=== Exercise goal ===
In the storage webcast Q&A below, please rewrite the paragraph beginning "The main intent of the series" as a short list that keeps its main facts.

=== Extract provided ===
Segment Open

Q: Are you going to get around to file performance benchmarking? This infrastructure stuff is not new to me. I have done block all my life, I am interested in stuff about file.

A: Ken: That’s the plan. We are still working out the exact sequence, timing and content for future presentations, but had a dedicated section on both block and file on the original roadmap. If you have specific topics within “file” that you’d like covered, respond in the comments. No promises to cover them, but knowing the desires of the audience is always a good thing.

Keep in mind the intention of the webcast series – lay a strong, but simple foundation, for storage performance fundamentals and then build on that foundation.

A: Mark: The main intent of the series is to lay down basic performance principles first, then build on them to go to more complex topics. Both Ken and I refer to ourselves as “File Heads” and we can’t wait to concentrate on just file, but it would only make sense given that the infrastructure foundations are firm and understood by our audience.

Q: Why doesn’t SPEC SFS have performance testing for such failure models?

Segment Closed

=== Data for review ===
Segment Open

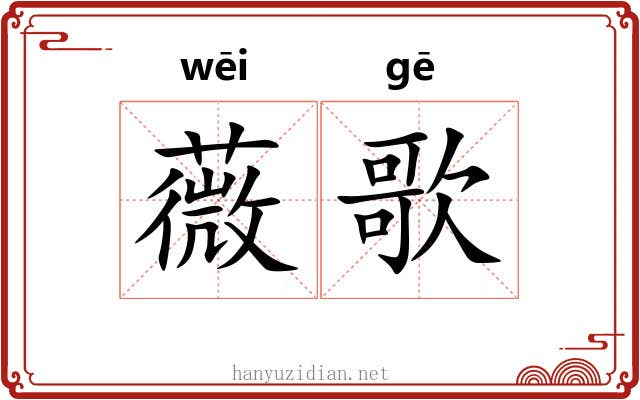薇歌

Segment Closed
Segment Open

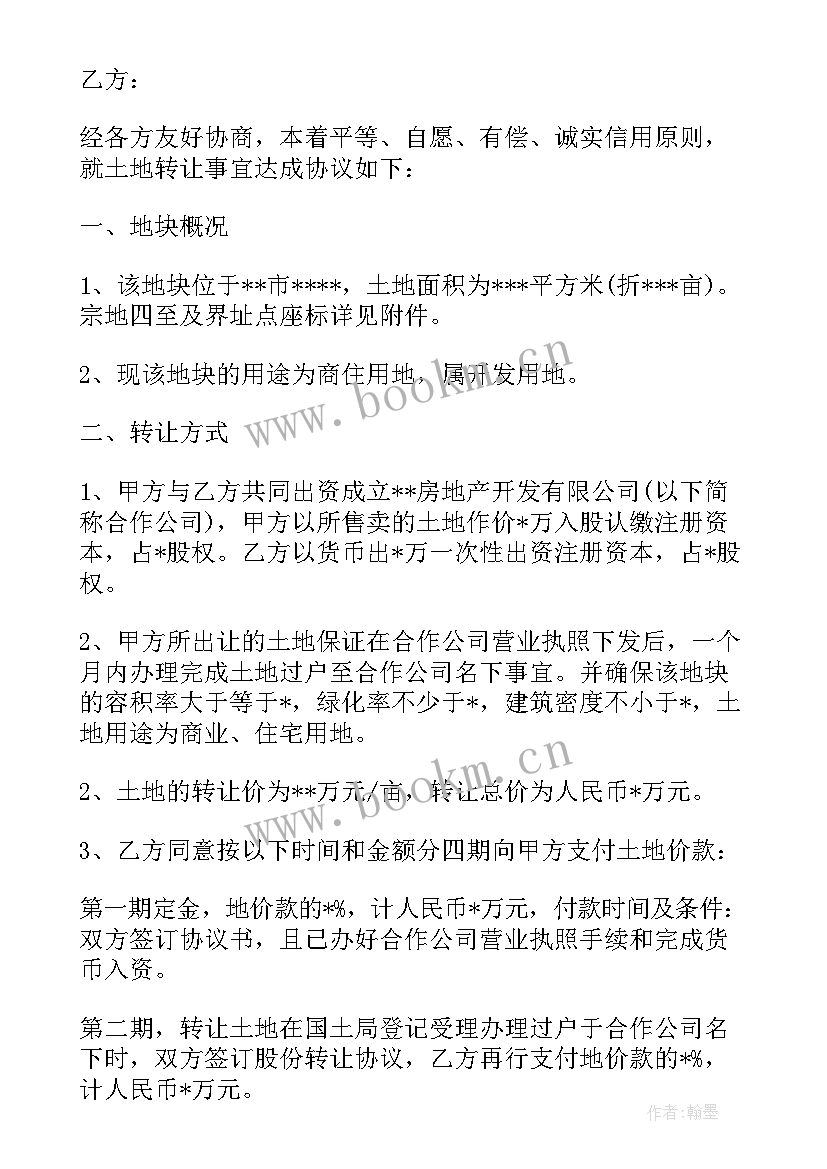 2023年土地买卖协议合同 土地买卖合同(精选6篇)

Segment Closed
Segment Open

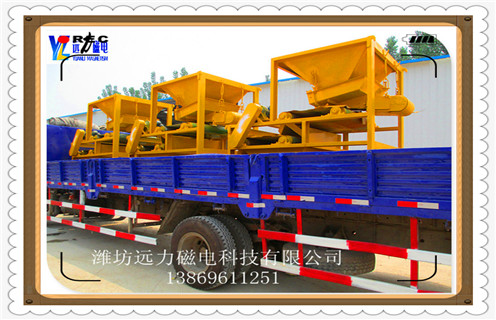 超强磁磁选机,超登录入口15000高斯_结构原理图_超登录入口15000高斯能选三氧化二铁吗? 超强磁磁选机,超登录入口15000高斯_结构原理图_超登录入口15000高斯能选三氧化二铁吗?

Segment Closed

=== Worked solution ===
- The series first sets out basic performance principles, then builds on them toward more complex topics.
- Ken and Mark call themselves "File Heads" and look forward to concentrating on file alone.
- Doing so only makes sense once the infrastructure foundations are firm and understood by the audience.